Im Hof der Wiener Arena war die Hölle los, als Hugo Chávez den Himmel auf Erden versprach: „Eine Welt frei von Armut, Ungleichheit und Ungerechtigkeit – und diese Welt heißt Sozialismus.“ Es war Mai 2006, der venezolanische Revolutionsführer rockte den EU-Lateinamerika-Gipfel in Österreichs Hauptstadt, und Linke in ganz Europa schwärmten von seinem „Sozialismus des 21. Jahrhunderts“. Heute zeigt sich in aller Härte, wohin dieser Weg geführt hat: Das ölreichste Land der Welt ist heruntergewirtschaftet, verarmt und pleite. Sein vom Volk schon abgewähltes Regime klammert sich an die Macht. Es fließt Blut, es droht ein Bürgerkrieg.

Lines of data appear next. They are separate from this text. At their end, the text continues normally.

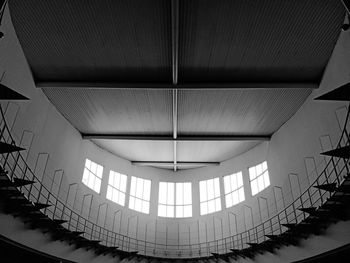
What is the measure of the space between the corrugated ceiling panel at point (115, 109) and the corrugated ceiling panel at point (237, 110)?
5.23ft

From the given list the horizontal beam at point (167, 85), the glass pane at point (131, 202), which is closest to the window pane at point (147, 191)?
the glass pane at point (131, 202)

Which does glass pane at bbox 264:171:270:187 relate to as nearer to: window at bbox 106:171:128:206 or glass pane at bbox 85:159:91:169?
window at bbox 106:171:128:206

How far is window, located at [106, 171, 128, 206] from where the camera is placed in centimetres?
2927

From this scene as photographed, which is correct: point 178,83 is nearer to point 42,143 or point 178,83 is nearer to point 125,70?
point 125,70

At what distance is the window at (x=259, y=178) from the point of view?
1034 inches

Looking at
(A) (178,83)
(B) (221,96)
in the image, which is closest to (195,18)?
(A) (178,83)

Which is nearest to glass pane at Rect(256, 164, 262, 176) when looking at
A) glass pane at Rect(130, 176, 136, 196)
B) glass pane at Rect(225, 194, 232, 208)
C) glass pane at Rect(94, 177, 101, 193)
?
glass pane at Rect(225, 194, 232, 208)

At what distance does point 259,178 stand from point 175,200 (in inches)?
418

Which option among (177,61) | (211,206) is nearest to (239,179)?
(211,206)

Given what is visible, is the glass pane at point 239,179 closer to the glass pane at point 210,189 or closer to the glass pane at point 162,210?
the glass pane at point 210,189

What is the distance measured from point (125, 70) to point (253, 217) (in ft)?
56.7

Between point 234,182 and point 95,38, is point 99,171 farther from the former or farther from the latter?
point 95,38

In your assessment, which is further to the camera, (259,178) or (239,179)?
(239,179)

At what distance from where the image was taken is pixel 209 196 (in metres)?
32.1
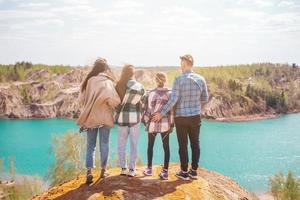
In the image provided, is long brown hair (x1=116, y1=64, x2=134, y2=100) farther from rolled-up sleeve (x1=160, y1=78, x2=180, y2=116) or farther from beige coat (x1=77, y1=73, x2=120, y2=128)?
rolled-up sleeve (x1=160, y1=78, x2=180, y2=116)

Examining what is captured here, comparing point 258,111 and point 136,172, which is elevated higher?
point 136,172

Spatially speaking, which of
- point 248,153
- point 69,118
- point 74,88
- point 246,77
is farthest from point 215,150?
point 246,77

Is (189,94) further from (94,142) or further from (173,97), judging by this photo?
(94,142)

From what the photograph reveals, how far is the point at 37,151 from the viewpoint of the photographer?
50656mm

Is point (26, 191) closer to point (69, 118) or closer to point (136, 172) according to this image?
point (136, 172)

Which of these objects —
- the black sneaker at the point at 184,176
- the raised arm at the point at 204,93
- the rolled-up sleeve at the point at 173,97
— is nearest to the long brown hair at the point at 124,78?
the rolled-up sleeve at the point at 173,97

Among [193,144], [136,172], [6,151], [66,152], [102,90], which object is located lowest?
[6,151]

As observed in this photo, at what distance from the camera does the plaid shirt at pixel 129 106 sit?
284 inches

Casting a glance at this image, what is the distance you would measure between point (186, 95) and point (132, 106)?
3.12ft

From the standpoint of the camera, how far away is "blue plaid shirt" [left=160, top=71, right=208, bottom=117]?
721 centimetres

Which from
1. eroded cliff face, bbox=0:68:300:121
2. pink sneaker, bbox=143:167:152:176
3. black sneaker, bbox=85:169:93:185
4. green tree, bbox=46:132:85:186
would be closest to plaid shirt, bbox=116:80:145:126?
black sneaker, bbox=85:169:93:185

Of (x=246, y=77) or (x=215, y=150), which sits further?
(x=246, y=77)

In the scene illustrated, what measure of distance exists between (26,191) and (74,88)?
66.8m

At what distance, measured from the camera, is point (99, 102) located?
7.11 meters
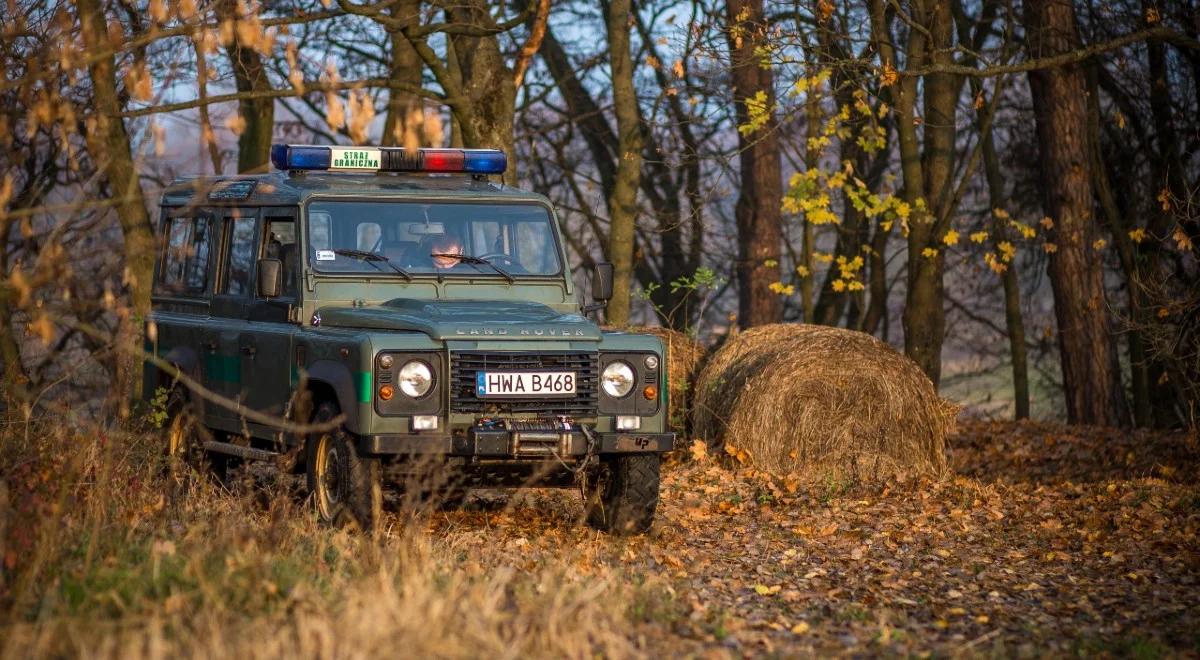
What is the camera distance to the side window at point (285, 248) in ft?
32.5

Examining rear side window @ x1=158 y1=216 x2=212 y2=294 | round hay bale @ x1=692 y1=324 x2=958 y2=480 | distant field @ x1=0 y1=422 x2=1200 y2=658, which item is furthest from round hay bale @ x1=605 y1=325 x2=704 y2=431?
rear side window @ x1=158 y1=216 x2=212 y2=294

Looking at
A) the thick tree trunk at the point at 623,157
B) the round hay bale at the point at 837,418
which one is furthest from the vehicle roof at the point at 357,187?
the thick tree trunk at the point at 623,157

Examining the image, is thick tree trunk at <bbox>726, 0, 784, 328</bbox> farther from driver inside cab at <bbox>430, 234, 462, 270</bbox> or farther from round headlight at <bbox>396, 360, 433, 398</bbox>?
round headlight at <bbox>396, 360, 433, 398</bbox>

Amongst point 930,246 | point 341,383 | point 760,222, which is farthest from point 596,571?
point 760,222

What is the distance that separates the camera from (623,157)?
18.0 metres

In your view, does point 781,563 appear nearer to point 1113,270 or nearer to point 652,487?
point 652,487

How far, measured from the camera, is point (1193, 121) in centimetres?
2064

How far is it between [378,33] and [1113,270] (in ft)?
35.9

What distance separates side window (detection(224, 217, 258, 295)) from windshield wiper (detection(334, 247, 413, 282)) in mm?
788

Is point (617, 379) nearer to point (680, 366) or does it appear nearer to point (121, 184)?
point (680, 366)

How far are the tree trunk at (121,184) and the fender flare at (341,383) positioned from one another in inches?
38.9

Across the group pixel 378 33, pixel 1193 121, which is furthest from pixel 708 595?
pixel 378 33

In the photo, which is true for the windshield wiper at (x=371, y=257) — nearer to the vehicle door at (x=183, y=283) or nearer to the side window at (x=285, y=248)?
the side window at (x=285, y=248)

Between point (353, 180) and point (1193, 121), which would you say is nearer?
point (353, 180)
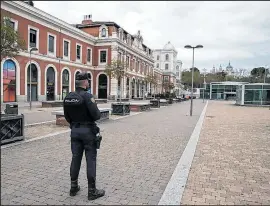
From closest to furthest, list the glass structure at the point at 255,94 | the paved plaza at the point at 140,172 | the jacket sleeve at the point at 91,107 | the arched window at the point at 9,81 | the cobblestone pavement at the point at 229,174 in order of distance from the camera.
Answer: the jacket sleeve at the point at 91,107 → the paved plaza at the point at 140,172 → the cobblestone pavement at the point at 229,174 → the arched window at the point at 9,81 → the glass structure at the point at 255,94

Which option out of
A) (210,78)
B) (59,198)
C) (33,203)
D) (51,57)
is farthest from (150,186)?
(210,78)

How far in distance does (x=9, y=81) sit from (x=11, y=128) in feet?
83.7

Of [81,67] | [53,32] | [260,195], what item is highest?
[53,32]

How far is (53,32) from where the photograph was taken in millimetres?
38562

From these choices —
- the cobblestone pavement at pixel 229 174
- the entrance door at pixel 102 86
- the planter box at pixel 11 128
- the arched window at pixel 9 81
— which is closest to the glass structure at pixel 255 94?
the entrance door at pixel 102 86

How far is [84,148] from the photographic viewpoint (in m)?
4.36

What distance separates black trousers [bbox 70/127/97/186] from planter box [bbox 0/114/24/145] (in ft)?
13.7

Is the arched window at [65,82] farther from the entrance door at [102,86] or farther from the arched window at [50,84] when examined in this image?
the entrance door at [102,86]

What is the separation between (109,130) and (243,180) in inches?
270

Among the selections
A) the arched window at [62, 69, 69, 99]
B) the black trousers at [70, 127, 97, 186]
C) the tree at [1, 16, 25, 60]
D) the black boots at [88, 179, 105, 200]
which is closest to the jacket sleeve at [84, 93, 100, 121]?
the black trousers at [70, 127, 97, 186]

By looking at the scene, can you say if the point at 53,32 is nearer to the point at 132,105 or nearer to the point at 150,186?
the point at 132,105

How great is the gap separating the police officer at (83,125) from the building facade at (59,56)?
17.6m

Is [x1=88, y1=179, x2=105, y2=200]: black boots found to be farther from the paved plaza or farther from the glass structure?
the glass structure

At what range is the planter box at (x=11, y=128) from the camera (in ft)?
25.6
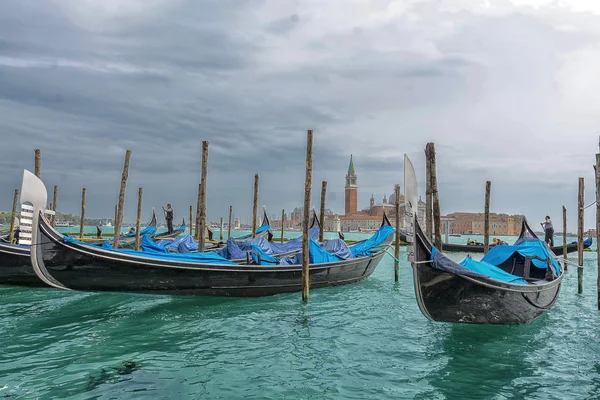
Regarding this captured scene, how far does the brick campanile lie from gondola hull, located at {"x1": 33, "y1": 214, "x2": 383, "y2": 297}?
91601 mm

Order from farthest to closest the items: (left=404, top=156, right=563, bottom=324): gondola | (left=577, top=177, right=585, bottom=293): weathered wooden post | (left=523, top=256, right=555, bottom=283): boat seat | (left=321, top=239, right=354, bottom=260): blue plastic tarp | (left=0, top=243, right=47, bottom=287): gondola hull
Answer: (left=321, top=239, right=354, bottom=260): blue plastic tarp < (left=577, top=177, right=585, bottom=293): weathered wooden post < (left=0, top=243, right=47, bottom=287): gondola hull < (left=523, top=256, right=555, bottom=283): boat seat < (left=404, top=156, right=563, bottom=324): gondola

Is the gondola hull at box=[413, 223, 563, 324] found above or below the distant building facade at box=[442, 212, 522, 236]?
below

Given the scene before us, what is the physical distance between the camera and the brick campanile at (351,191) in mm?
100000

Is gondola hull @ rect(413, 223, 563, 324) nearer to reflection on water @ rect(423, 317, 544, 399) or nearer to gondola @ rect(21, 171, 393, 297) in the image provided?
reflection on water @ rect(423, 317, 544, 399)

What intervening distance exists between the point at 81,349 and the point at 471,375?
422 centimetres

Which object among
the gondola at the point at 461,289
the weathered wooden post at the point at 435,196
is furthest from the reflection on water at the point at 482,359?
the weathered wooden post at the point at 435,196

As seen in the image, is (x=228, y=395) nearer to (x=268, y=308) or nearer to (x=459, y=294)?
(x=459, y=294)

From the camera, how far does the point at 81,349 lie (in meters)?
5.01

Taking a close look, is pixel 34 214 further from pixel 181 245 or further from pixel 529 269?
pixel 529 269

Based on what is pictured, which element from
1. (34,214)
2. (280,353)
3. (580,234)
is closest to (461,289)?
(280,353)

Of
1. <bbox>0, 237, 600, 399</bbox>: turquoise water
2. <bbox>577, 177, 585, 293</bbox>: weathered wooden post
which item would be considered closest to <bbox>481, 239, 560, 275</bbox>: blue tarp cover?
<bbox>0, 237, 600, 399</bbox>: turquoise water

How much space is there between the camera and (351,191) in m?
102

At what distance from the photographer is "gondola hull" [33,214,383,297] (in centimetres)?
644

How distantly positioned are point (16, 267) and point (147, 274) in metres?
3.09
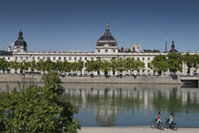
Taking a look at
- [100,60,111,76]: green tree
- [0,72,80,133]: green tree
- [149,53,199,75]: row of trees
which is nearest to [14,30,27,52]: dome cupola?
[100,60,111,76]: green tree

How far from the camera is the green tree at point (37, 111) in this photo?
14820 millimetres

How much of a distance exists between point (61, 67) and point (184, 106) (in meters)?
63.7

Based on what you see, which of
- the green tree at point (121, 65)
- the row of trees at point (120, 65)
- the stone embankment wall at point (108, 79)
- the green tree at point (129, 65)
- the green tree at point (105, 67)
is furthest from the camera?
the green tree at point (129, 65)

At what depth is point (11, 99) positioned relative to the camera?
16.0 metres

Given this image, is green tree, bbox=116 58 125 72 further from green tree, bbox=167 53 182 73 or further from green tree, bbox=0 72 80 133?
green tree, bbox=0 72 80 133

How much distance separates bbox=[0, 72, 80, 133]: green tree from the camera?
48.6 feet

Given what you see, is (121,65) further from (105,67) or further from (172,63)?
(172,63)

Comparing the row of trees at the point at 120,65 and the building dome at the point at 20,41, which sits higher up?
the building dome at the point at 20,41

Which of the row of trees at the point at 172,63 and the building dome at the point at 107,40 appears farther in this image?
the building dome at the point at 107,40

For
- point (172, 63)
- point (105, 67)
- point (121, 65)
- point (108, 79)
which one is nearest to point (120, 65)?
point (121, 65)

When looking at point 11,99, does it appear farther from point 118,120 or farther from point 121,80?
point 121,80

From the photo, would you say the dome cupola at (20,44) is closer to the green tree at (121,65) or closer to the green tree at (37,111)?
the green tree at (121,65)

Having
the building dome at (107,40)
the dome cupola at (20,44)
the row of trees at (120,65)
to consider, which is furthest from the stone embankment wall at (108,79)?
the dome cupola at (20,44)

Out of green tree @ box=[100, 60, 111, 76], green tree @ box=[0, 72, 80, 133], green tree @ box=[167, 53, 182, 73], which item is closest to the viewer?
green tree @ box=[0, 72, 80, 133]
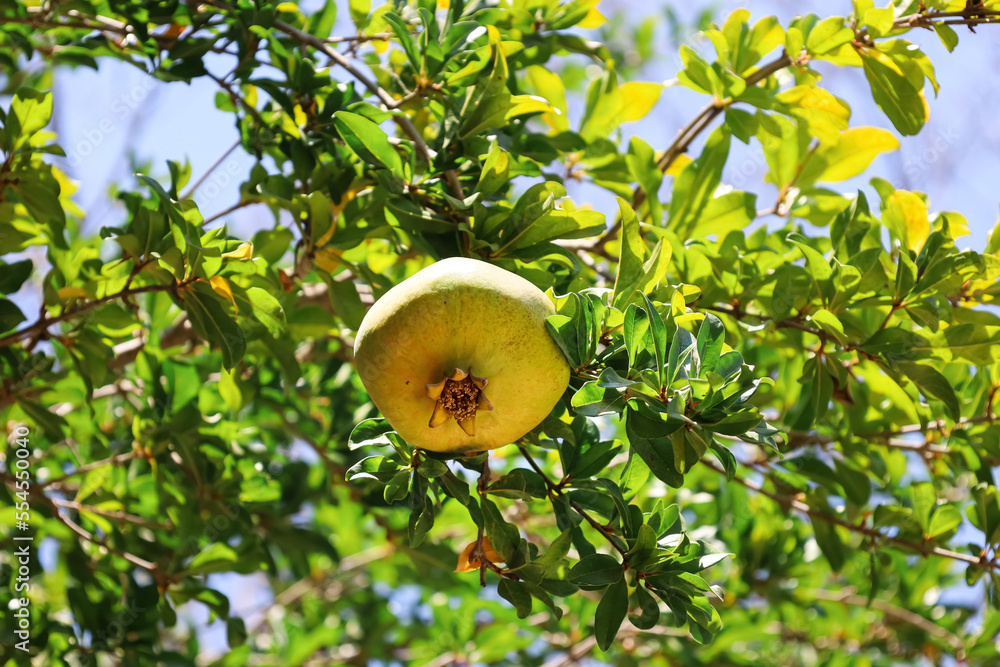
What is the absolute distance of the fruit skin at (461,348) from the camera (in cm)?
106

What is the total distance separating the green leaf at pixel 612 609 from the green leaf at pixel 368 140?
2.70ft

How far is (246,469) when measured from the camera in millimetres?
2139

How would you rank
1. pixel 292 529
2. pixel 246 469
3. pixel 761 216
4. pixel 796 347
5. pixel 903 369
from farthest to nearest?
pixel 292 529, pixel 246 469, pixel 761 216, pixel 796 347, pixel 903 369

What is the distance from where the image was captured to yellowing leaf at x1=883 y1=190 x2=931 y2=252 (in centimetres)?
165

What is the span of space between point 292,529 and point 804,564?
5.80 ft

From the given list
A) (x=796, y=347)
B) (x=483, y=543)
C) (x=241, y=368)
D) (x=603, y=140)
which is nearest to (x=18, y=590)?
(x=241, y=368)

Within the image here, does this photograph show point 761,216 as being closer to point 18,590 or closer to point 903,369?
point 903,369

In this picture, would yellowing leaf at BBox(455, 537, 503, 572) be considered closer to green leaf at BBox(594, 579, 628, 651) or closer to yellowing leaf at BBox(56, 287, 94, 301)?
green leaf at BBox(594, 579, 628, 651)

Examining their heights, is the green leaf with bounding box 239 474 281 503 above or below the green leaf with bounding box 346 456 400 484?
below

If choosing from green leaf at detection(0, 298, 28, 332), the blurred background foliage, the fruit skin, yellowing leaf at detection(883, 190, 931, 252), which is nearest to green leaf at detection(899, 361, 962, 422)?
the blurred background foliage

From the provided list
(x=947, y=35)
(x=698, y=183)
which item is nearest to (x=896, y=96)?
(x=947, y=35)

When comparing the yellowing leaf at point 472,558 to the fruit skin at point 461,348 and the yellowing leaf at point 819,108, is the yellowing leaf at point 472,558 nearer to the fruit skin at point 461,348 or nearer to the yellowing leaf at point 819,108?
the fruit skin at point 461,348

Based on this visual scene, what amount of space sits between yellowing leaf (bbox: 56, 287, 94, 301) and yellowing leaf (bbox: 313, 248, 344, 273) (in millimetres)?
566

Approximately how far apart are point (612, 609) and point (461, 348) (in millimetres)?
544
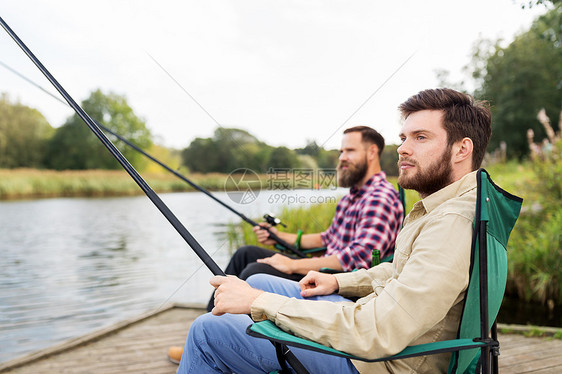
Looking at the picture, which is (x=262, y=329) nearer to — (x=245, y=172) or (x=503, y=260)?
(x=503, y=260)

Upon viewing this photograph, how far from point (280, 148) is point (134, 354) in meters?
1.92

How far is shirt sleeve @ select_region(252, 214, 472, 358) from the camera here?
95 centimetres

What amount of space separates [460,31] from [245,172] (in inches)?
73.8

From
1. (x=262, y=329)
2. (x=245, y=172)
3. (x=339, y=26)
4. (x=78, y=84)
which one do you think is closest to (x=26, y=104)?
(x=78, y=84)

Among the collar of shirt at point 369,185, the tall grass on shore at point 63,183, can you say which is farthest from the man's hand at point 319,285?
the tall grass on shore at point 63,183

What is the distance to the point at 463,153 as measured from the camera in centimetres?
120

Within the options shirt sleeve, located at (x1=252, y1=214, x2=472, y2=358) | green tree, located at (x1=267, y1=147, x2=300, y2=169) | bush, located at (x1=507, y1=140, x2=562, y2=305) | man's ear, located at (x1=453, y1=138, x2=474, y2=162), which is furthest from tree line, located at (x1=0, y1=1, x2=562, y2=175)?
bush, located at (x1=507, y1=140, x2=562, y2=305)

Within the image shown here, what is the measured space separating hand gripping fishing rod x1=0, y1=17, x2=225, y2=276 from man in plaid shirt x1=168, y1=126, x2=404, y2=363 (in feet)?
3.13

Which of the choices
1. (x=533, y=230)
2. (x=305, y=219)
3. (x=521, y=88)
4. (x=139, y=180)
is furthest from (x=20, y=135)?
(x=139, y=180)

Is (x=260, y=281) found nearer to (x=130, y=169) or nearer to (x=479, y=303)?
(x=130, y=169)

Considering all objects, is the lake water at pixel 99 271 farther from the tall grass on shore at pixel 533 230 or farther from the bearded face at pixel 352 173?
the bearded face at pixel 352 173

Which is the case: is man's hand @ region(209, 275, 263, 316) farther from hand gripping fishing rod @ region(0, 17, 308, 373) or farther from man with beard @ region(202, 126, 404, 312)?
man with beard @ region(202, 126, 404, 312)

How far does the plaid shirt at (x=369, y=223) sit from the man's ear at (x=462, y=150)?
36.6 inches

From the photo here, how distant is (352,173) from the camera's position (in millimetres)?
2434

Das Beispiel Venezuela schreckt ab. Im Jahr 2008 gab es in ganz Südamerika (mit Ausnahme Kolumbiens) nur linke Regierungen, von gemäßigt bis radikal. Nun schwingt das Pendel in die Gegenrichtung: Die Argentinier haben die Linksperonistin Kirchner vom Thron gestoßen, das brasilianische Parlament hat die Sozialdemokratin Rousseff abgesetzt. Ihre Nachfolger geben sich betont marktliberal und ziehen Investoren an. Auch die engsten Apologeten der bolivarischen Revolution sind auf dem Rückzug: Evo Morales in Bolivien gelang es nicht, seine Macht per Referendum zu zementieren, seine Popularität ist im Sinkflug. Rafael Correa in Ecuador war gemäßigter, sein Nachfolger Moreno ist es noch mehr – und konnte sich bei der Wahl im Februar trotzdem nur knapp behaupten. In allen drei Ländern untergruben die linken Caudillos die Justiz, unterdrückten die Presse und bedrohten die Opposition – ein autoritäres Machtgehabe, das immer mehr Bürger satthaben. Nun ließe sich leicht sagen: So ist das eben mit dem Sozialismus. Er scheiterte als marxistische Planwirtschaft, und nun scheitert er auch in seiner schwammig-abgespeckten Version fürs 21. Jahrhundert. Aber damit macht man es sich zu leicht.